Lacutamab, an antibody targeting KIR3DL2, is under investigation for other T-cell lymphoma subtypes beyond Sézary syndrome. While specific intervention models for these trials aren't detailed in the provided text, the information suggests likely trial structures:

  • Phase II Trials: The text mentions lacutamab being tested in phase II trials for non-MF/SS CTCLs (primary cutaneous T-cell lymphomas other than mycosis fungoides and Sézary syndrome). Phase II trials typically evaluate the efficacy of a drug and further assess its safety in a larger group of patients (a few hundred) than Phase I trials. These trials often employ a randomized controlled design, comparing lacutamab against either a standard treatment or a placebo. Blinding might be incorporated to minimize bias, although this can be challenging in some cases. The primary endpoint would likely be overall response rate or progression-free survival. Secondary endpoints might include duration of response, quality of life measures, and safety assessments.

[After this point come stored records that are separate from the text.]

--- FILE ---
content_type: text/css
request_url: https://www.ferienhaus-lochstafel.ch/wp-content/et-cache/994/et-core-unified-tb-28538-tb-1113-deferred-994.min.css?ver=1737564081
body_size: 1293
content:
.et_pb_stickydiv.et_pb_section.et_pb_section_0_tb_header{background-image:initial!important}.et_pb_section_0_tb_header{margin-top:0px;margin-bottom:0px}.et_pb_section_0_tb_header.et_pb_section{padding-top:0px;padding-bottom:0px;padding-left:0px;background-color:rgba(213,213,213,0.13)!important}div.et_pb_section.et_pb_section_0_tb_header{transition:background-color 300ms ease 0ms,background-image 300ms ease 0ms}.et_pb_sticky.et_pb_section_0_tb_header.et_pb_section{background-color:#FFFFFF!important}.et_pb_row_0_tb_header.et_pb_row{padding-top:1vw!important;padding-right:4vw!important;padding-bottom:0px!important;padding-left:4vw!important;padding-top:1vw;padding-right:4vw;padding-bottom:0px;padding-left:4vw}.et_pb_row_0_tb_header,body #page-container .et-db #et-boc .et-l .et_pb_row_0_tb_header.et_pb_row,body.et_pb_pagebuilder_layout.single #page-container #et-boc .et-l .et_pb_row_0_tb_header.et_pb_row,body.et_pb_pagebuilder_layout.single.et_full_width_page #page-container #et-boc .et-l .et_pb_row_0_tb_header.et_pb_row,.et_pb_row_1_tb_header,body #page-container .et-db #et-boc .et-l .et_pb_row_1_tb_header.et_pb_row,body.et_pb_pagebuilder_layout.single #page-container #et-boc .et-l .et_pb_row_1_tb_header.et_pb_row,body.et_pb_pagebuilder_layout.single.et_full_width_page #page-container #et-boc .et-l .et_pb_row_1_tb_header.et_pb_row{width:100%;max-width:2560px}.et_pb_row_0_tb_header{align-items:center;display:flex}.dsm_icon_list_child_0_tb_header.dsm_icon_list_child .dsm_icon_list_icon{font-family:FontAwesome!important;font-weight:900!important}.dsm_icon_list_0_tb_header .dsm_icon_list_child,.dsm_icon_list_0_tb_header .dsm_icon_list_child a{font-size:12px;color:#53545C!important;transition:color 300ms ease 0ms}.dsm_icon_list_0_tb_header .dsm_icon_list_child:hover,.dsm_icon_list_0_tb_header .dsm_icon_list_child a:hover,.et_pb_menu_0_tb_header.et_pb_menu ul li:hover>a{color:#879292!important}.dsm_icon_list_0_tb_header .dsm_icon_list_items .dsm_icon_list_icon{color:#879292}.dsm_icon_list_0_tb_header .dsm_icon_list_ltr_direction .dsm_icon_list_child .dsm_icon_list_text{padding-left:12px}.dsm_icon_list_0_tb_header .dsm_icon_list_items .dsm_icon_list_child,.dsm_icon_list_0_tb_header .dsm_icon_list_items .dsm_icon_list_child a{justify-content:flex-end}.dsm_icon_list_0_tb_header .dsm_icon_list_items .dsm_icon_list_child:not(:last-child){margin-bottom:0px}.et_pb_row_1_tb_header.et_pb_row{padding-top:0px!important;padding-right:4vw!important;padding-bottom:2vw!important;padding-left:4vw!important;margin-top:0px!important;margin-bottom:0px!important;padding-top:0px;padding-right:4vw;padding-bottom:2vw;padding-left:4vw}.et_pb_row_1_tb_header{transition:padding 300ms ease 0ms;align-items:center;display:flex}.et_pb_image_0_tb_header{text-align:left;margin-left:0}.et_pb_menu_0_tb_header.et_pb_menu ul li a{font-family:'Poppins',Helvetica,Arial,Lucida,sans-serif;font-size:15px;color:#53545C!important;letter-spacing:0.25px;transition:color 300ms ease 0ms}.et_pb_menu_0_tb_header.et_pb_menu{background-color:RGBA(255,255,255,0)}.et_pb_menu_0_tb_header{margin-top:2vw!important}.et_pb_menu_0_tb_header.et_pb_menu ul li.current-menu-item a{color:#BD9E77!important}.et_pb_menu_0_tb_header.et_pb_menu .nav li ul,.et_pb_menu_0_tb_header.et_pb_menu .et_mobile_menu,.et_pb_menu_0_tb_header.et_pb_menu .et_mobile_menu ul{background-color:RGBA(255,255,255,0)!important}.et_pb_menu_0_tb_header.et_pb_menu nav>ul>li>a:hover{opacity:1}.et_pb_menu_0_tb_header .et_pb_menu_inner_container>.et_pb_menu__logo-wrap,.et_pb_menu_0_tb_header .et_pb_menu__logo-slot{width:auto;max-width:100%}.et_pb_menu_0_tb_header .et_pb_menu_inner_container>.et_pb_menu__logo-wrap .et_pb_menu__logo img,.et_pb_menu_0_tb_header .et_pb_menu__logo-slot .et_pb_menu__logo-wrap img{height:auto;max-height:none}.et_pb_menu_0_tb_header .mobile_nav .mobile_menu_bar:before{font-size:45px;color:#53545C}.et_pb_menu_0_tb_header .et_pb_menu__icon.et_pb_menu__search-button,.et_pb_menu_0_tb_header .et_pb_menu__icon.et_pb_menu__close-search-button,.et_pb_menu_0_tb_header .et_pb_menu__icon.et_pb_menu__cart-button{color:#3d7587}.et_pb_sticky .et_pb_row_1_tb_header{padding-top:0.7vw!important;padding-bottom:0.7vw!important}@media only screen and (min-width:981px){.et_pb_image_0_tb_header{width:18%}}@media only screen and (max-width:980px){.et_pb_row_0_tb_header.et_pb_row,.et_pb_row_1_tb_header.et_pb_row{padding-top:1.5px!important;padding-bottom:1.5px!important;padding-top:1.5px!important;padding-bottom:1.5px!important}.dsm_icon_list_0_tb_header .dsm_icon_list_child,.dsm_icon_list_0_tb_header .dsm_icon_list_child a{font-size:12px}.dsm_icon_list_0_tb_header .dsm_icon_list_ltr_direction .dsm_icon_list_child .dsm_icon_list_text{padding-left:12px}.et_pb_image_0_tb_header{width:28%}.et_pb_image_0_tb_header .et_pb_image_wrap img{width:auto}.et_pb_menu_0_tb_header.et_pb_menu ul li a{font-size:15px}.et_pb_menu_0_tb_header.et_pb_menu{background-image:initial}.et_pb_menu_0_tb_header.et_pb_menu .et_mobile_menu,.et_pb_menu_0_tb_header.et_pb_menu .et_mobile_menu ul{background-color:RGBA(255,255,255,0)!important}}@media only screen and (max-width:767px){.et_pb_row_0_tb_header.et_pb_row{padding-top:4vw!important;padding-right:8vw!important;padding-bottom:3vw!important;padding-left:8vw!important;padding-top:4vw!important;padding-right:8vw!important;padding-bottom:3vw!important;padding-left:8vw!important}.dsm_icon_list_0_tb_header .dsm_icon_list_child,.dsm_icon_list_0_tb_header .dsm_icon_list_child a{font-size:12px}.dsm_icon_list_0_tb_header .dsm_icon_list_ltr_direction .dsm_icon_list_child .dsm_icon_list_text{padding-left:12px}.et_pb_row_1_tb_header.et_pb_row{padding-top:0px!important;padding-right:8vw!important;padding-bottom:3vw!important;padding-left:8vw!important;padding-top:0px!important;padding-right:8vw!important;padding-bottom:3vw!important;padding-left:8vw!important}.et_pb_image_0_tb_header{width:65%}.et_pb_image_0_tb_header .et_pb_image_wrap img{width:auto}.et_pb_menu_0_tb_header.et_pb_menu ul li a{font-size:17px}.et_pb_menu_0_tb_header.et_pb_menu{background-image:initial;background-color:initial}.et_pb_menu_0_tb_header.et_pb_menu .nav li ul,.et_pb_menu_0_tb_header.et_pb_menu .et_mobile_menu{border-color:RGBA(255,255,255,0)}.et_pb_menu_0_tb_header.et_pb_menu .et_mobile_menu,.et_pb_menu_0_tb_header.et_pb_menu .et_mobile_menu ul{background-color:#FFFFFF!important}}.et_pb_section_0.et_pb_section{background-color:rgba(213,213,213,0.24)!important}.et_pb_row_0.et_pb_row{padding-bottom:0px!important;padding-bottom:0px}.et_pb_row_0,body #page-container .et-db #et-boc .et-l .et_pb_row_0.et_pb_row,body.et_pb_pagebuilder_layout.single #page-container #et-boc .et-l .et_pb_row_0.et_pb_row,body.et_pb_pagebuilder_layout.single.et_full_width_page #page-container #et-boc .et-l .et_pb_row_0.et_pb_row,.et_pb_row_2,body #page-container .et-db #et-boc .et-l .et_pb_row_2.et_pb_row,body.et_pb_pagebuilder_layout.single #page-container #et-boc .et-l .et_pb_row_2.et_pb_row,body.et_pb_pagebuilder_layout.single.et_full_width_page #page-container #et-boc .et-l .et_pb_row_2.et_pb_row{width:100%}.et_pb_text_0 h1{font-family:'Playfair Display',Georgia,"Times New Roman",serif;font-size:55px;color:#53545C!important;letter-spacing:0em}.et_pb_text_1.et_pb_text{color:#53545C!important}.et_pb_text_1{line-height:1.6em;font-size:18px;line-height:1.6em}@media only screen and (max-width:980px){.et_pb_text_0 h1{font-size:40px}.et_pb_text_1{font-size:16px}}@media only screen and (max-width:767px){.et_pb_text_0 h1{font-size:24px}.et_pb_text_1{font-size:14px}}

  • Phase III Trials (Potential Future Trials): If lacutamab shows promise in Phase II trials, it could advance to Phase III trials. These trials are larger, involving a greater number of patients, and are designed to confirm the drug's efficacy and monitor adverse effects. They typically use a randomized controlled design, comparing lacutamab with the current standard of care for the specific T-cell lymphoma subtype. The primary endpoint would likely be overall survival or a clinically meaningful outcome like progression-free survival. Secondary endpoints would include safety and tolerability.
  • Trials in Specific Subtypes: Given the heterogeneity of CTCLs, trials might focus on specific subtypes where KIR3DL2 expression is prevalent. This targeted approach could lead to more precise treatment strategies. The trial design would likely follow the standard Phase II/III structure described above, but with a more homogenous patient population.
  • Combination Therapy Trials: Future trials might explore lacutamab in combination with other therapies, such as chemotherapy, other targeted therapies, or immunotherapies. These trials would assess whether the combination improves outcomes compared to lacutamab or the other therapy alone. The design would likely be a factorial or multi-arm randomized controlled trial.

It's important to note that the provided text doesn't offer specifics on the intervention models. The above points are based on general clinical trial practices and the context of lacutamab's development.